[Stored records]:
========================================

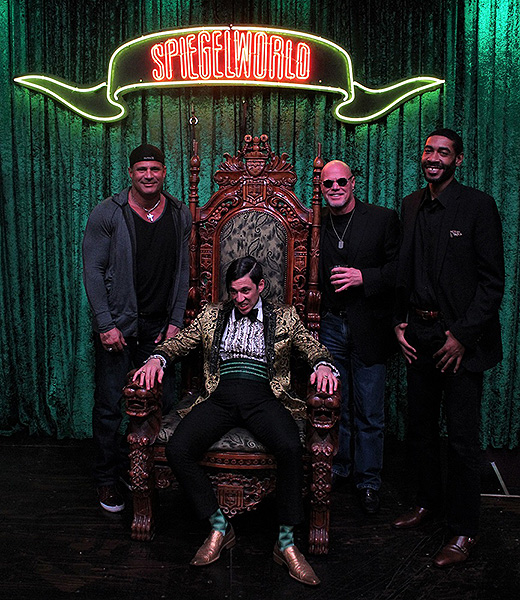 Jose Canseco Jim McMahon and Jimmy King Attend ABSINTHE at Caesars Palace 1.24.18 Credit JosephSanders Spiegelworld 2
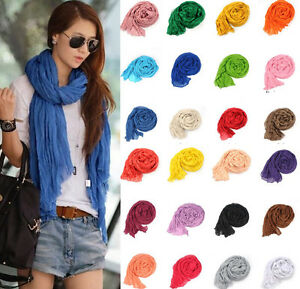 Fashion-Womens-Soft-Wrinkle-Cotton-Blend-Scarf-Wrap-Shawl-85x150cm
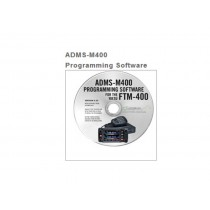 ADMS-M400
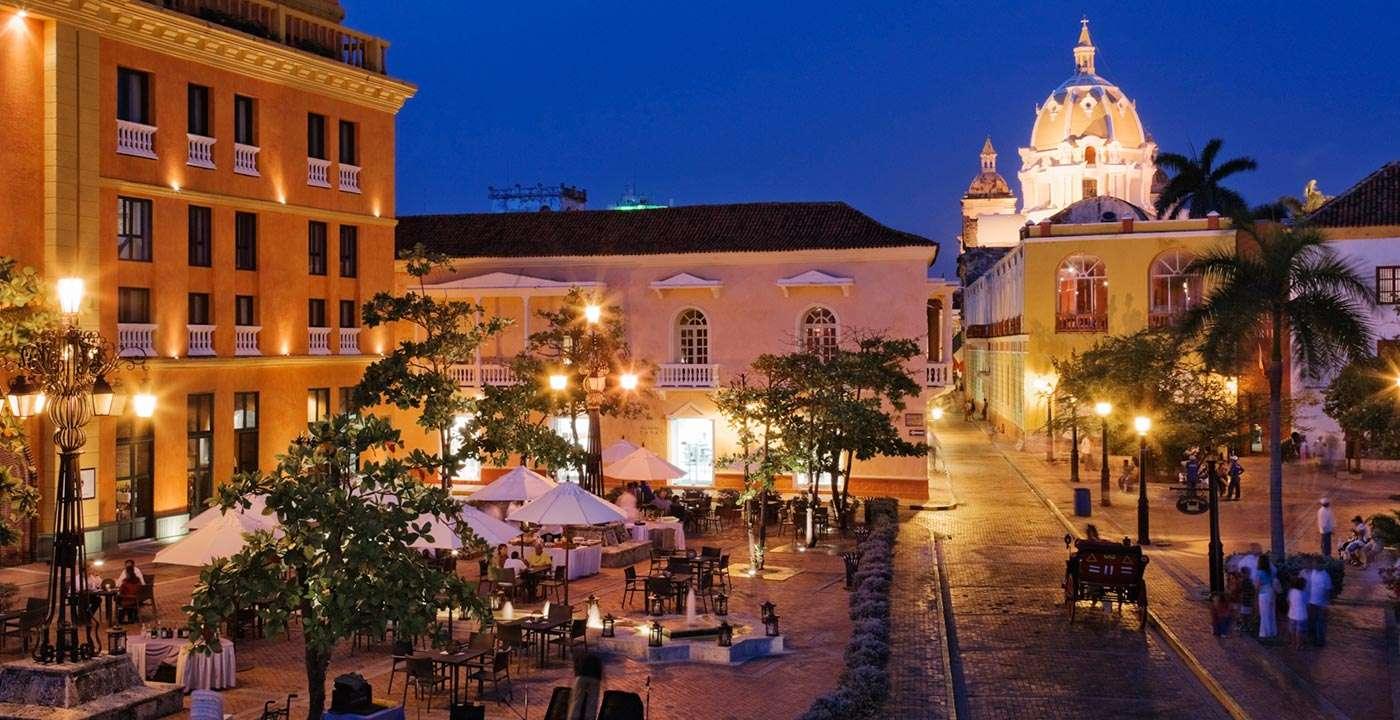 Vida nocturna en Cartagena. Foto: buenavibra.es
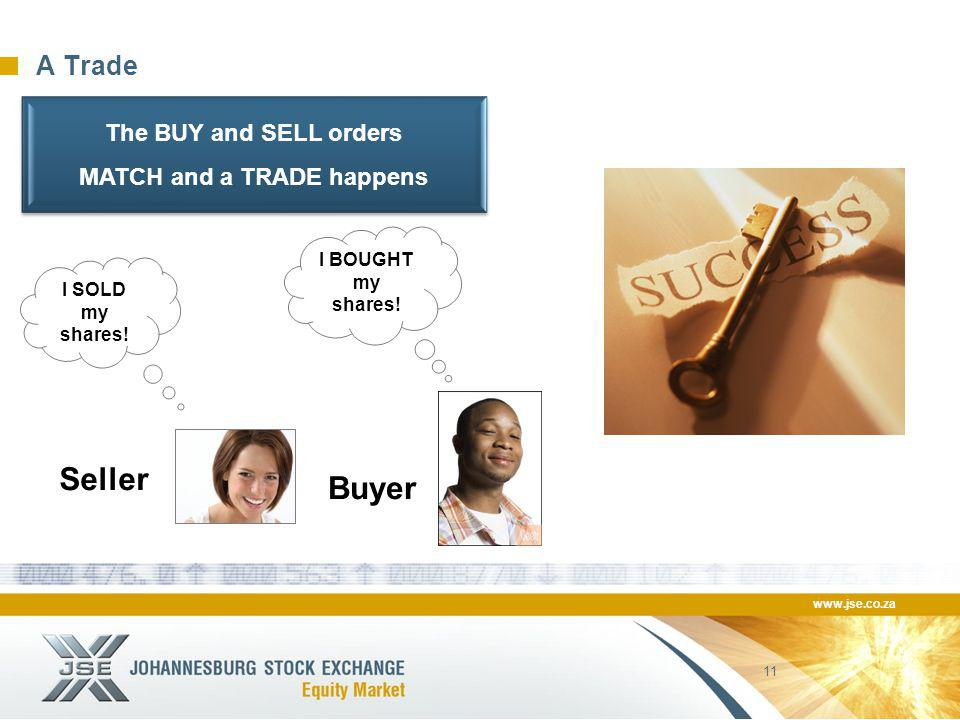 www.jse.co.za 11 A Trade Seller Buyer I SOLD my shares! I BOUGHT my shares! The BUY and SELL orders MATCH and a TRADE happens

========================================

[WORK ORDER]: What is needed here is each line above set down word for word, minus the images.

[WRITTEN ANSWER]:
 Jose Canseco Jim McMahon and Jimmy King Attend ABSINTHE at Caesars Palace 1.24.18 Credit JosephSanders Spiegelworld 2
 Fashion-Womens-Soft-Wrinkle-Cotton-Blend-Scarf-Wrap-Shawl-85x150cm
 ADMS-M400
 Vida nocturna en Cartagena. Foto: buenavibra.es
 www.jse.co.za 11 A Trade Seller Buyer I SOLD my shares! I BOUGHT my shares! The BUY and SELL orders MATCH and a TRADE happens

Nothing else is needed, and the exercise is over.